Journal of Health Communication
- Discipline: Health communication
- Language: English
- Edited by: Scott C. Ratzan

Publication details
- History: 1996–present
- Publisher: Taylor & Francis
- Frequency: Monthly
- Impact factor: 4.4 (2022)

Standard abbreviations
- ISO 4: J. Health Commun.

Indexing
- CODEN: JHCOF3
- ISSN: 1081-0730 (print) 1087-0415 (web)
- LCCN: 96660048
- OCLC no.: 900961350

Links
- Journal homepage; Online access; Online archive;

= Journal of Health Communication =

Academic journal

The Journal of Health Communication is a monthly peer-reviewed scientific journal covering health communication.

==History and Scope==
The Journal of Health Communication is a monthly peer-reviewed academic journal covering the field of health communication. It was established in 1996 and is published by Taylor & Francis. The journal publishes original research, theoretical contributions, and practical case studies that explore how communication processes influence health outcomes across interpersonal, organizational, mass media, and digital platforms. The journal takes editorial positions on issues in the field such as vaccine confidence, quality health information, interpersonal and mass media communication, decision making, and health literacy.

==Editorial Leadership==
The editor-in-chief is Scott C. Ratzan, a distinguished lecturer at CUNY Graduate School of Public Health and Health Policy. The managing editor is Lauren Swan-Potras, also based at CUNY. The journal is supported by a team of Senior Editors representing international institutions:

- Gert-Jan de Bruin (University of Antwerp, Belgium)
- Rebecca K. Ivic (University of Alabama, United States)
- Parul Jain (Ohio University, United States)
- Hyekyung Kim (Nanyang Technological University, Singapore)
- Lourdes Martinez (San Diego State University, United States)
- Sara Rubinelli (University of Lucerne, Switzerland)
- Heidi Vandebosch (University of Antwerp, Belgium)

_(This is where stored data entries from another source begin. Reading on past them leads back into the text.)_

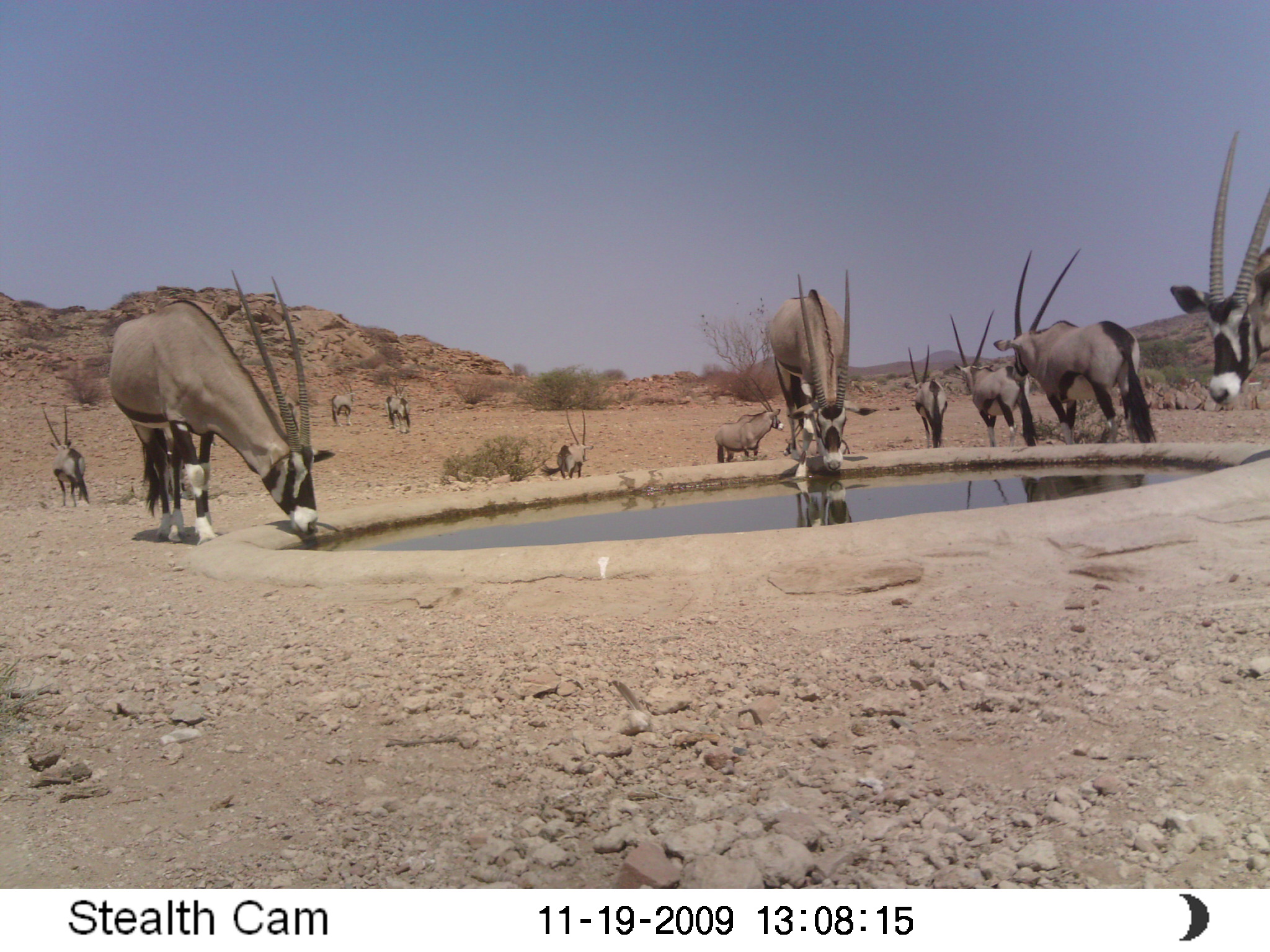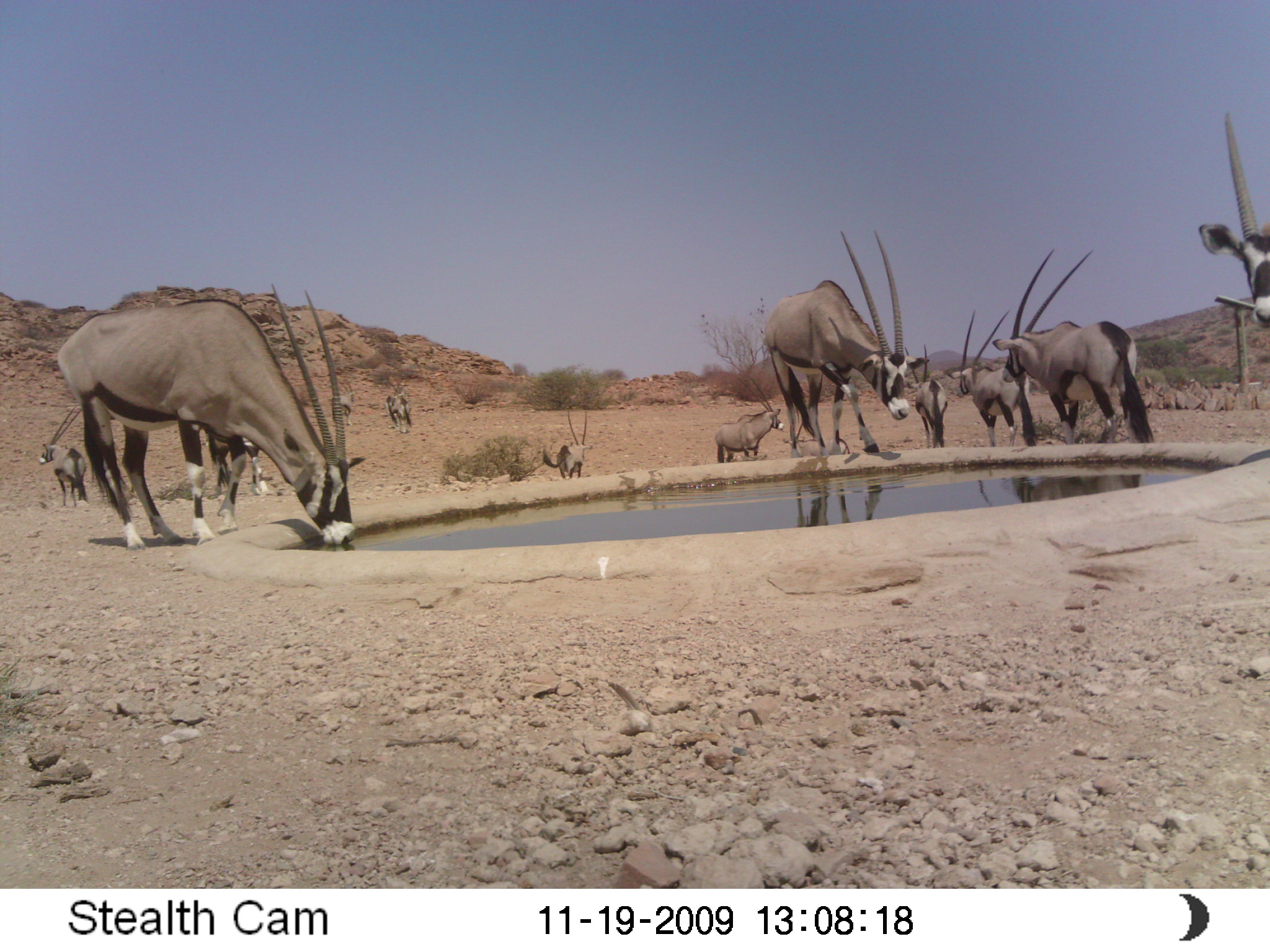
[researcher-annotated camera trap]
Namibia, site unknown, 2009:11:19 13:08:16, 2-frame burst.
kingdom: Animalia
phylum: Chordata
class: Mammalia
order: Artiodactyla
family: Bovidae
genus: Oryx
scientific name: Oryx gazella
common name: gemsbok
Oryx gazella (gemsbok).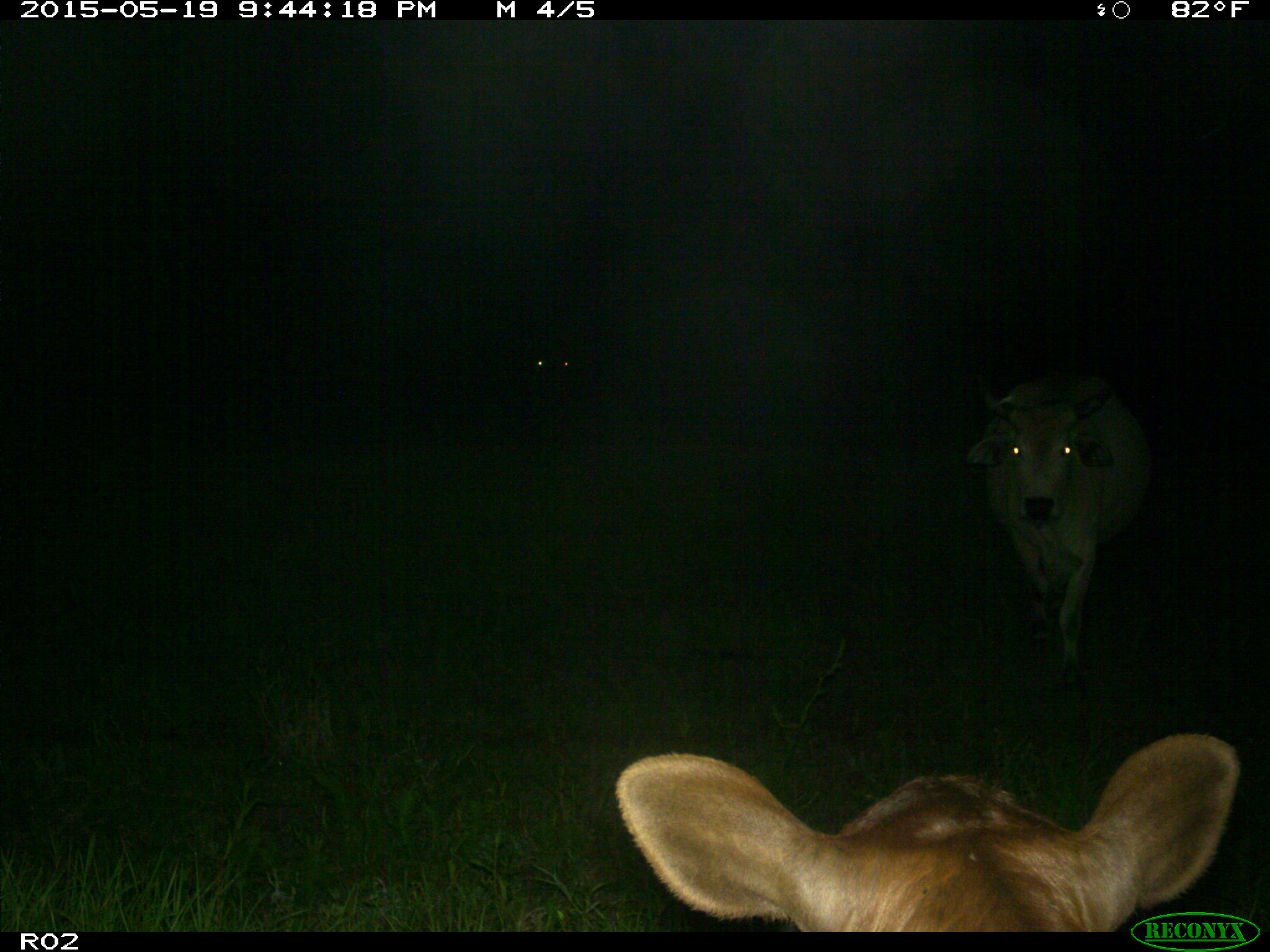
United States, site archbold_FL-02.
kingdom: Animalia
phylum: Chordata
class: Mammalia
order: Artiodactyla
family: Bovidae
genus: Bos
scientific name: Bos taurus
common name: domestic cow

Additional editorial roles include:

- Special Projects Editor: Kenneth Rabin (CUNY Graduate School of Public Health and Health Policy, USA)
- Senior Editor for Health Literacy & the Arts: Ruth Parker (Emory University, USA)
- Exchange Editor: Marcia Zorn

==Abstracting, Indexing, and Impact==
The Journal of Health Communication is indexed in major databases, including PubMed, Scopus, and Web of Science. The journal has an impact factor of 4.4 with over 417,000 annual downloads according to Journal Citation Reports.